*Document section*.
=-=-=

Tony Mulhearn became a delegate to the Liverpool Trades Council in 1964, shortly after the election of the first Wilson government. During the following months and years sharp debates and clashes took place over the direction being taken by the Labour government. Bill Sefton, who in 1963 had assumed the leadership of the Labour group on the city council on the death of Jack Braddock, became president of the Trades council and Labour Party after the previous president Eric Heffer had been elected to parliament. Sefton strenuously defended the policies of the government on devaluation, import controls, incomes policy, etc.

In 1964 Labour also took control of the Liverpool City Council. A financial crisis was smoldering, which three years later was to explode around the issue of council rents. Discovering a large deficit in the housing revenue account, Sefton proposed that this be bridged by substantial rent increases of 10 shillings (50 pence), a 25 percent increase in some cases.

When the news of the proposed rent increases reached the hard pressed council tenants a howl of protest went up. They already paid about 25 percent of their average income in rents, the highest figure in Western Europe. The question for the left was how to give the mood of anger organized expression.

=-=-=

*How to complete this task*. Write out the entire passage above on the Liverpool Trades Council and the council rent increases of the 1960s, word for word.

*Study material*.
=-=-=

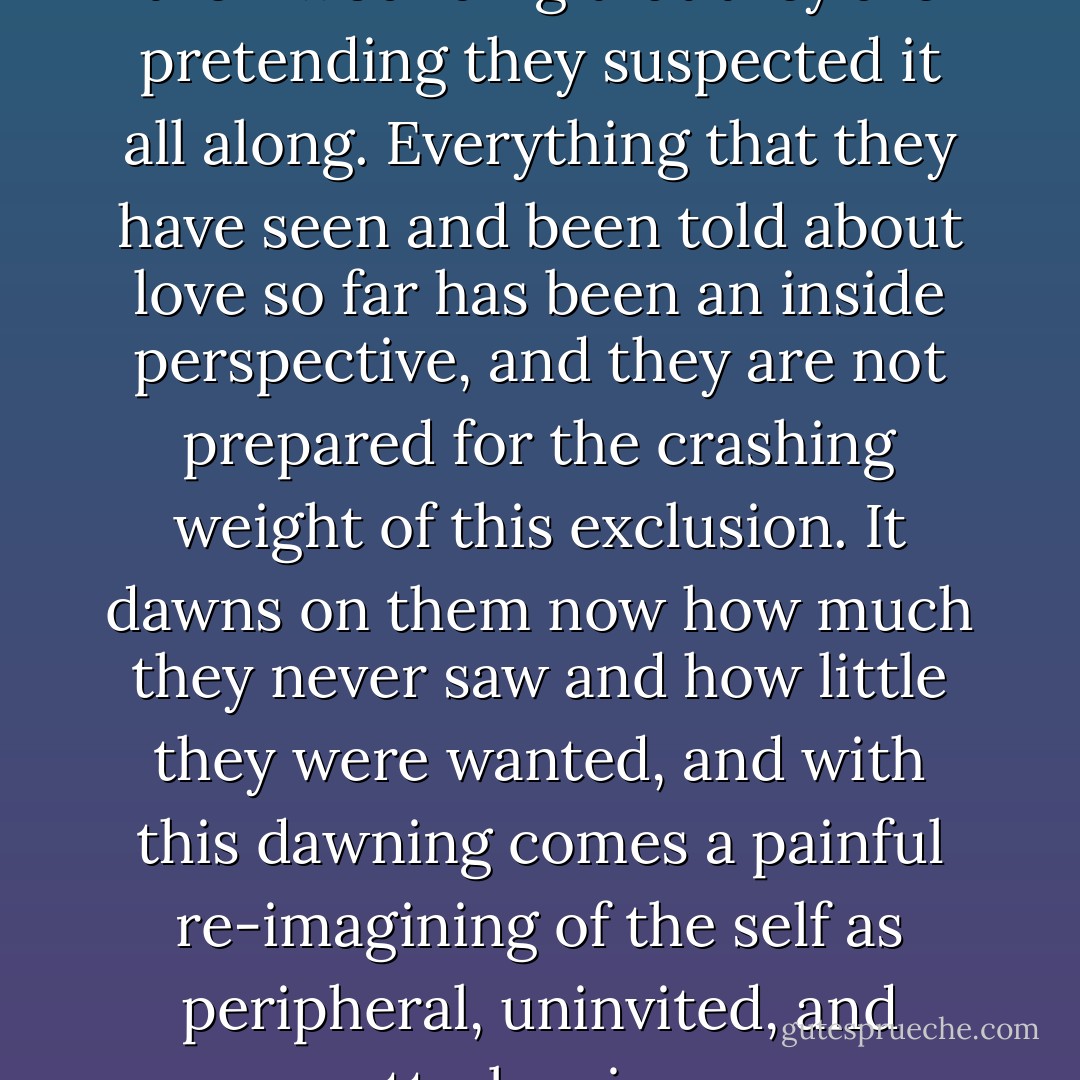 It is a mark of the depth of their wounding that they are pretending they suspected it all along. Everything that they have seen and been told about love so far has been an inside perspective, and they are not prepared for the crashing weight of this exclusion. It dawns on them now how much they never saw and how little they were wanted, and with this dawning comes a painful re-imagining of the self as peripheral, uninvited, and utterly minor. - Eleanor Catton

=-=-=

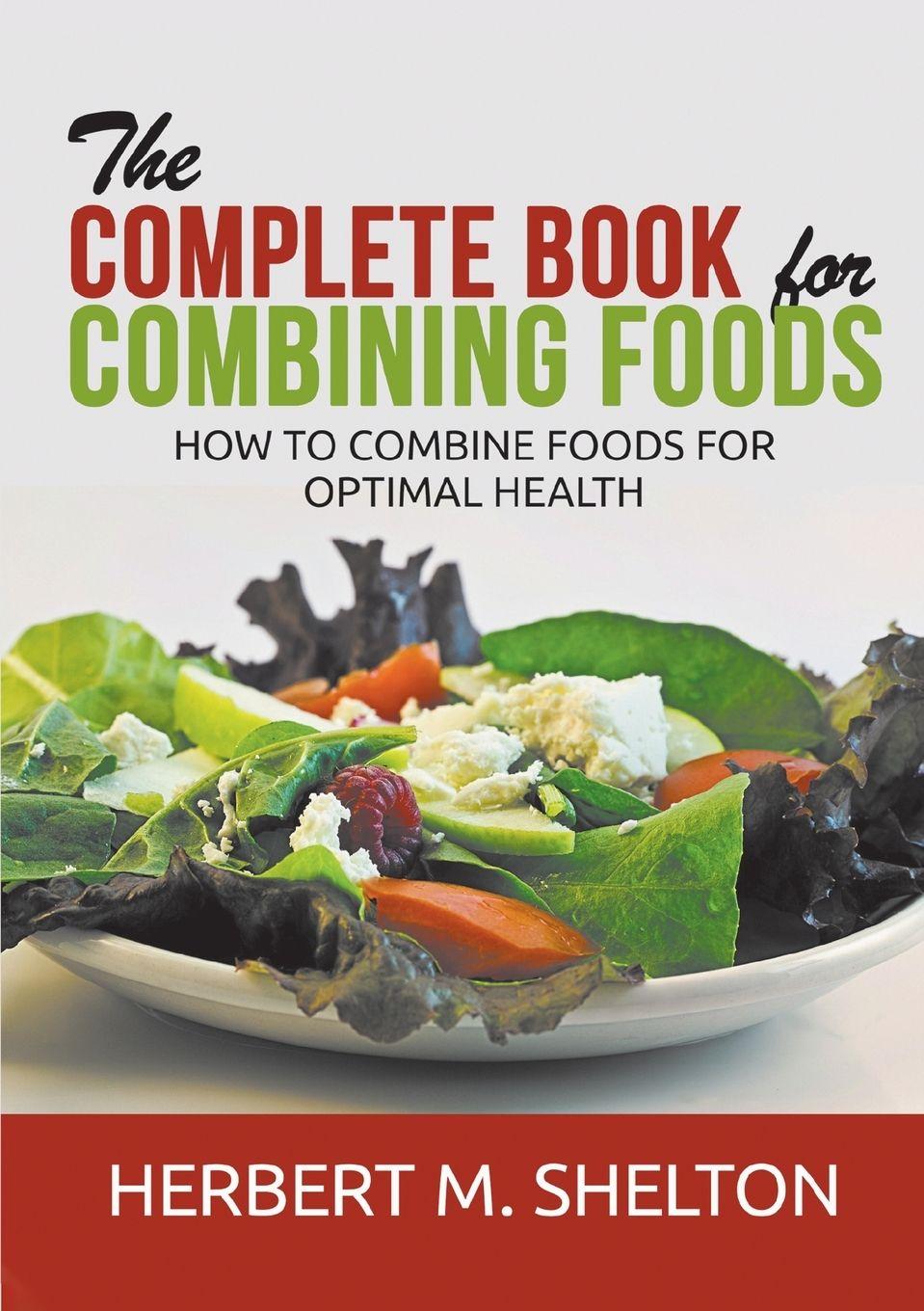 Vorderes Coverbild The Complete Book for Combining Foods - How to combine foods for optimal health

=-=-=

*Task output*.
Tony Mulhearn became a delegate to the Liverpool Trades Council in 1964, shortly after the election of the first Wilson government. During the following months and years sharp debates and clashes took place over the direction being taken by the Labour government. Bill Sefton, who in 1963 had assumed the leadership of the Labour group on the city council on the death of Jack Braddock, became president of the Trades council and Labour Party after the previous president Eric Heffer had been elected to parliament. Sefton strenuously defended the policies of the government on devaluation, import controls, incomes policy, etc.

In 1964 Labour also took control of the Liverpool City Council. A financial crisis was smoldering, which three years later was to explode around the issue of council rents. Discovering a large deficit in the housing revenue account, Sefton proposed that this be bridged by substantial rent increases of 10 shillings (50 pence), a 25 percent increase in some cases.

When the news of the proposed rent increases reached the hard pressed council tenants a howl of protest went up. They already paid about 25 percent of their average income in rents, the highest figure in Western Europe. The question for the left was how to give the mood of anger organized expression.